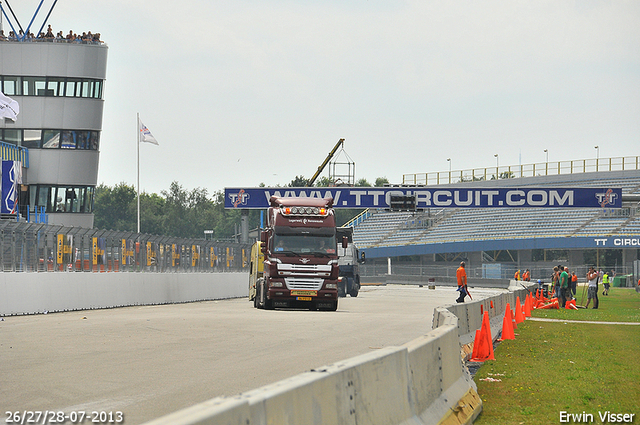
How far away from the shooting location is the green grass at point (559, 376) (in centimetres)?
925

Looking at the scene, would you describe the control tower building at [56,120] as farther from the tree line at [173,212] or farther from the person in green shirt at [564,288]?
the tree line at [173,212]

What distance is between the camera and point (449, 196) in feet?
187

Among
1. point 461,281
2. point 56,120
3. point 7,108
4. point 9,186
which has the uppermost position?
point 56,120

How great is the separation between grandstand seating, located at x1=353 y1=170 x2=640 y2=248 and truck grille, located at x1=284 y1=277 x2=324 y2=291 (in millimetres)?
55776

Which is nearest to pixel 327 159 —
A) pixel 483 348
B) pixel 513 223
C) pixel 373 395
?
pixel 513 223

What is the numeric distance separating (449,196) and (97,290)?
3318cm

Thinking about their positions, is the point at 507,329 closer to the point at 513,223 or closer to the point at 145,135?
the point at 145,135

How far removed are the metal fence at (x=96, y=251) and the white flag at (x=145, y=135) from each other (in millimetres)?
18402

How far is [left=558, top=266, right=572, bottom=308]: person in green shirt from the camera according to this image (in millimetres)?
33616

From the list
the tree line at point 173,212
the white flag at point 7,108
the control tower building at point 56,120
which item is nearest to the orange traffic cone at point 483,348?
the white flag at point 7,108

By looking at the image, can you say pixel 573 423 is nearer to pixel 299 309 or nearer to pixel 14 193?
pixel 299 309

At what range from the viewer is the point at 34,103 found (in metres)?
56.5

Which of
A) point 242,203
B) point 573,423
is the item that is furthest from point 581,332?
point 242,203

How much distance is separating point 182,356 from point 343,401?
8.29 metres
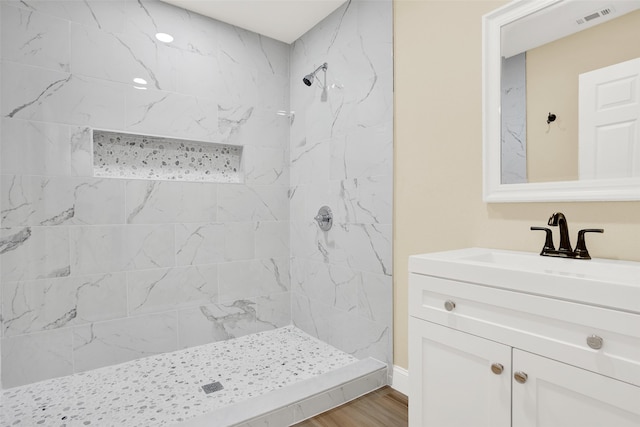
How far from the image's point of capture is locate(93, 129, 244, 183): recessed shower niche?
7.39 feet

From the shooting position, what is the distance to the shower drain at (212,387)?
1.92m

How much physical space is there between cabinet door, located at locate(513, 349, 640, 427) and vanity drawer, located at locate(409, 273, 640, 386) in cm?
3

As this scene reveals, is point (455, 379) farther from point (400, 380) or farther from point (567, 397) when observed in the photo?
point (400, 380)

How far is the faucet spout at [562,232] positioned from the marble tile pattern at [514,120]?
0.75 ft

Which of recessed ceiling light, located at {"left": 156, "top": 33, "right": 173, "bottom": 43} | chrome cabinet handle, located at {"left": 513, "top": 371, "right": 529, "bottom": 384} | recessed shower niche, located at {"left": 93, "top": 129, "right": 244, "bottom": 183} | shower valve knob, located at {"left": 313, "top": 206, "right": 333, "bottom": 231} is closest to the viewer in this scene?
chrome cabinet handle, located at {"left": 513, "top": 371, "right": 529, "bottom": 384}

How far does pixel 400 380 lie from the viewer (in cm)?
200

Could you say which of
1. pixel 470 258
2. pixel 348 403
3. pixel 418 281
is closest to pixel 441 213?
pixel 470 258

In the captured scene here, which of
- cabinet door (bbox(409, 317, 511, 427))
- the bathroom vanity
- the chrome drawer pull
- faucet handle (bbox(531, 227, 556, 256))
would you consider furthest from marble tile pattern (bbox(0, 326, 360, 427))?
faucet handle (bbox(531, 227, 556, 256))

◆ **Ziel der Aufgabe**
Gib die Zeilen der Datensätze als JSON-Liste von Zeichenketten wieder, beginnend mit der Zeile, die "From the shooting position, what" enthält, und endend mit der letzten Zeile der Datensätze. Jede Zeile wird zu einer Zeichenkette, Leerzeilen fallen weg.

◆ **Antwort zur Aufgabe**
[
  "From the shooting position, what is the distance to the shower drain at (212,387)?",
  "1.92m",
  "How much physical space is there between cabinet door, located at locate(513, 349, 640, 427) and vanity drawer, located at locate(409, 273, 640, 386) in cm?",
  "3",
  "As this scene reveals, is point (455, 379) farther from point (400, 380) or farther from point (567, 397) when observed in the photo?",
  "point (400, 380)",
  "How far is the faucet spout at [562,232] positioned from the marble tile pattern at [514,120]?",
  "0.75 ft",
  "Which of recessed ceiling light, located at {\"left\": 156, \"top\": 33, \"right\": 173, \"bottom\": 43} | chrome cabinet handle, located at {\"left\": 513, \"top\": 371, \"right\": 529, \"bottom\": 384} | recessed shower niche, located at {\"left\": 93, \"top\": 129, \"right\": 244, \"bottom\": 183} | shower valve knob, located at {\"left\": 313, \"top\": 206, \"right\": 333, \"bottom\": 231} is closest to the viewer in this scene?",
  "chrome cabinet handle, located at {\"left\": 513, \"top\": 371, \"right\": 529, \"bottom\": 384}",
  "How far does pixel 400 380 lie from the viewer (in cm)?",
  "200",
  "Could you say which of",
  "1. pixel 470 258",
  "2. pixel 348 403",
  "3. pixel 418 281",
  "is closest to pixel 441 213?",
  "pixel 470 258",
  "In the captured scene here, which of",
  "- cabinet door (bbox(409, 317, 511, 427))",
  "- the bathroom vanity",
  "- the chrome drawer pull",
  "- faucet handle (bbox(531, 227, 556, 256))",
  "would you consider furthest from marble tile pattern (bbox(0, 326, 360, 427))?",
  "faucet handle (bbox(531, 227, 556, 256))"
]